======== Data extracts ========

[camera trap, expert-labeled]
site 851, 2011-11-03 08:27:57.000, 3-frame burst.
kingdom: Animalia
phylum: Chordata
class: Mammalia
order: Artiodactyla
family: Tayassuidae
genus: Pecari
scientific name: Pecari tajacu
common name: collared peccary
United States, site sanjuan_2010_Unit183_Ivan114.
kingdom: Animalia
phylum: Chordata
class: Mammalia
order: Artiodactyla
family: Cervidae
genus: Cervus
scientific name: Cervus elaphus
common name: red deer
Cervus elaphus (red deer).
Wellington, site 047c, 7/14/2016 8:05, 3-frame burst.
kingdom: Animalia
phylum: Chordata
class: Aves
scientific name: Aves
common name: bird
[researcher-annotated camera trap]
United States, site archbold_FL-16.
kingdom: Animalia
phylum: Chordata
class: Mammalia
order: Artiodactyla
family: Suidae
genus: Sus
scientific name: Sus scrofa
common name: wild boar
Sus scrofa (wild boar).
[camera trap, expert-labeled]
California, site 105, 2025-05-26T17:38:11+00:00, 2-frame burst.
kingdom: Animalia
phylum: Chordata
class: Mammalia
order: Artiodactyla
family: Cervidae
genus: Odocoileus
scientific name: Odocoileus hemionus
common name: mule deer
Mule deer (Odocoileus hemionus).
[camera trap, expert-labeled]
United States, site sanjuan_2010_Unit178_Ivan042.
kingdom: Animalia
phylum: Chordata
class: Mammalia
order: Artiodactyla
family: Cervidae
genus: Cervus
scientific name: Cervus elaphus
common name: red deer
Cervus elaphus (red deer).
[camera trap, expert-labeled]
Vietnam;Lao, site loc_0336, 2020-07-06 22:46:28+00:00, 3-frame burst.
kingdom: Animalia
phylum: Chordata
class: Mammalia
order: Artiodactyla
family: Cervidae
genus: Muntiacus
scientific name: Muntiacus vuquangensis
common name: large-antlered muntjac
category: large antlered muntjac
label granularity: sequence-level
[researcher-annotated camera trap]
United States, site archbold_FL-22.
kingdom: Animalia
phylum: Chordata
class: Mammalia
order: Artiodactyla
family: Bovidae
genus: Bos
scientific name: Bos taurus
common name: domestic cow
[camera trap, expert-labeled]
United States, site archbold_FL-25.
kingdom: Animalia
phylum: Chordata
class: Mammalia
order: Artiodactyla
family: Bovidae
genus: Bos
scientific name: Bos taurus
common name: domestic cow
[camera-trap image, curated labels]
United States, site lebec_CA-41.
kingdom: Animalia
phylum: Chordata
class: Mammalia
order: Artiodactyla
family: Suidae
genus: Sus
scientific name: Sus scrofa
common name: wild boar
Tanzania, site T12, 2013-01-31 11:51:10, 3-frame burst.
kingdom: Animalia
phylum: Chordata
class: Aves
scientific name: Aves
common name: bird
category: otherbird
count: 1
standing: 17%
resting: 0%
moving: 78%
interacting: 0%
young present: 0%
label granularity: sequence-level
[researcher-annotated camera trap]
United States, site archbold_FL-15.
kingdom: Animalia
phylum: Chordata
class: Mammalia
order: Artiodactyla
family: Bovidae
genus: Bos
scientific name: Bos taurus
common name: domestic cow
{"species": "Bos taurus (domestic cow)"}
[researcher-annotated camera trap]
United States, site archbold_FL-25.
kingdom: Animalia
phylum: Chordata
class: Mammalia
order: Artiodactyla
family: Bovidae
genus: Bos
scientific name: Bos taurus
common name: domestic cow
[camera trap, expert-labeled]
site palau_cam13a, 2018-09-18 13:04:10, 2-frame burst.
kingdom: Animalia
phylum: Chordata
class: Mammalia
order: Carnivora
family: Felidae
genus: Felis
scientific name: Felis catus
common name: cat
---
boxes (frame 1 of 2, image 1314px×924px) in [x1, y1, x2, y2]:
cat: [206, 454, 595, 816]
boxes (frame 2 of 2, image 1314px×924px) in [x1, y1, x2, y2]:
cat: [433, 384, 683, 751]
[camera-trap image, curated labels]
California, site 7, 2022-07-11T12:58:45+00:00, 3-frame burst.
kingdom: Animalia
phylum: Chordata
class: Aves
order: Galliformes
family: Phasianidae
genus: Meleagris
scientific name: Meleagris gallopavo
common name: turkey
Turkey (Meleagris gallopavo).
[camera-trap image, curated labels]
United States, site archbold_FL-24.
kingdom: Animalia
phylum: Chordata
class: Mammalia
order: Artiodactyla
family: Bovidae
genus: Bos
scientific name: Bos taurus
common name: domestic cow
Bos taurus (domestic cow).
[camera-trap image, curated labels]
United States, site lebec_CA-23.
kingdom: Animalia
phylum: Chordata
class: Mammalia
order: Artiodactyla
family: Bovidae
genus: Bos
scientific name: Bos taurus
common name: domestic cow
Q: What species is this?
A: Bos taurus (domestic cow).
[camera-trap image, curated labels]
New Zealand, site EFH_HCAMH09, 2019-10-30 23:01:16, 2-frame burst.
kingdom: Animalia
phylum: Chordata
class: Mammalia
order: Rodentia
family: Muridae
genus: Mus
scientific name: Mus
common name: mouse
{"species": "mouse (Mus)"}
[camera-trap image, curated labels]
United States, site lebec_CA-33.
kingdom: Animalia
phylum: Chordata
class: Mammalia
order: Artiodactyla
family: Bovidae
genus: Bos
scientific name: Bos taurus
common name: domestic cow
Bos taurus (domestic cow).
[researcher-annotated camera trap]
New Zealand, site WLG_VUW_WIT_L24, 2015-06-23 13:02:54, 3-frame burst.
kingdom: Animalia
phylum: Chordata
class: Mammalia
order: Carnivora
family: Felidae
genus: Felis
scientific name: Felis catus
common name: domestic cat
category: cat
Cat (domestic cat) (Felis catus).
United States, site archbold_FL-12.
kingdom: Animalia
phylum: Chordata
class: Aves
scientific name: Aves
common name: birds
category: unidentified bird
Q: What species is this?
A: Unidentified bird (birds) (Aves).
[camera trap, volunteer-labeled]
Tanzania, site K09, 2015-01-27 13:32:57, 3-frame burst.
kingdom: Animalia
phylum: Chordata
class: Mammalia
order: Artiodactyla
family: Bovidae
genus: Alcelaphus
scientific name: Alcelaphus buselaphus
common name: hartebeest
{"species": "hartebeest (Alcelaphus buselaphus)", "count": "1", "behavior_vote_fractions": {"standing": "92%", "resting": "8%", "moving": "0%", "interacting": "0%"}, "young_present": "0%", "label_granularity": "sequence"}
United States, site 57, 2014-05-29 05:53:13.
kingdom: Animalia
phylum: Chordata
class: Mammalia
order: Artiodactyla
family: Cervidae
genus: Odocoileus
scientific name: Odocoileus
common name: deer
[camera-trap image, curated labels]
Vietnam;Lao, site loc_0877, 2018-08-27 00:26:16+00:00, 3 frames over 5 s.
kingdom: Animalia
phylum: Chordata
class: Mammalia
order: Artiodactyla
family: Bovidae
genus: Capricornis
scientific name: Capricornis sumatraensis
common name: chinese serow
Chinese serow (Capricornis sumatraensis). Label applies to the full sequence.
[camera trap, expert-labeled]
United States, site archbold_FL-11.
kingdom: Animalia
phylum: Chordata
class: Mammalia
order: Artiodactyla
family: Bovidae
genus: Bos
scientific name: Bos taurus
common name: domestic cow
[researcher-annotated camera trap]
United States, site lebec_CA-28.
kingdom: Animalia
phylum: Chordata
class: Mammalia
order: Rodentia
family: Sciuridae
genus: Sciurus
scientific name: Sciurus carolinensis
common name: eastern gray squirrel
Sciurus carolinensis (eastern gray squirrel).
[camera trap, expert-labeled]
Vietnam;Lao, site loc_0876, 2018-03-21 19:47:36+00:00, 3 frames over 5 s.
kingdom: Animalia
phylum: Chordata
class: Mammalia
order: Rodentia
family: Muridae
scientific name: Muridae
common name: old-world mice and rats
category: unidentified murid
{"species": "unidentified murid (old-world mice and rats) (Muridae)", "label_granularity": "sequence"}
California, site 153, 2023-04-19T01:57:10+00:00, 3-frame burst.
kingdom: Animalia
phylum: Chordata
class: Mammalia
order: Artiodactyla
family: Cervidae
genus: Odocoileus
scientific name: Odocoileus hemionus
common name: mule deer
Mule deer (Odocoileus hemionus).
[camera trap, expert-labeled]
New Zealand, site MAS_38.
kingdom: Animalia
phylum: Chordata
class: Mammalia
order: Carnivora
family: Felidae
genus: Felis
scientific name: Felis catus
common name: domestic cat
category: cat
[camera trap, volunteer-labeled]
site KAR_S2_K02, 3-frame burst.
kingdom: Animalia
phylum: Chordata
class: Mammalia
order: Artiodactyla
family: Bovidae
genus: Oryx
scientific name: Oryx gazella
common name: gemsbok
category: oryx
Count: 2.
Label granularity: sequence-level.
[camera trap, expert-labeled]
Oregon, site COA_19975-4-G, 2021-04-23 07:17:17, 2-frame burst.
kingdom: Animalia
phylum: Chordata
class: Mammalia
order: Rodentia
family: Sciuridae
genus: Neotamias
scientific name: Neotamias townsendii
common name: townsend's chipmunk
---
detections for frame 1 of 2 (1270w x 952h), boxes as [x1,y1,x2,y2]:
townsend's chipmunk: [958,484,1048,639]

========

→ **Assigned task**
Which lines of the data contain the word "resting"? Copy each one.

→ **Answer for the task**
resting: 0%
{"species": "hartebeest (Alcelaphus buselaphus)", "count": "1", "behavior_vote_fractions": {"standing": "92%", "resting": "8%", "moving": "0%", "interacting": "0%"}, "young_present": "0%", "label_granularity": "sequence"}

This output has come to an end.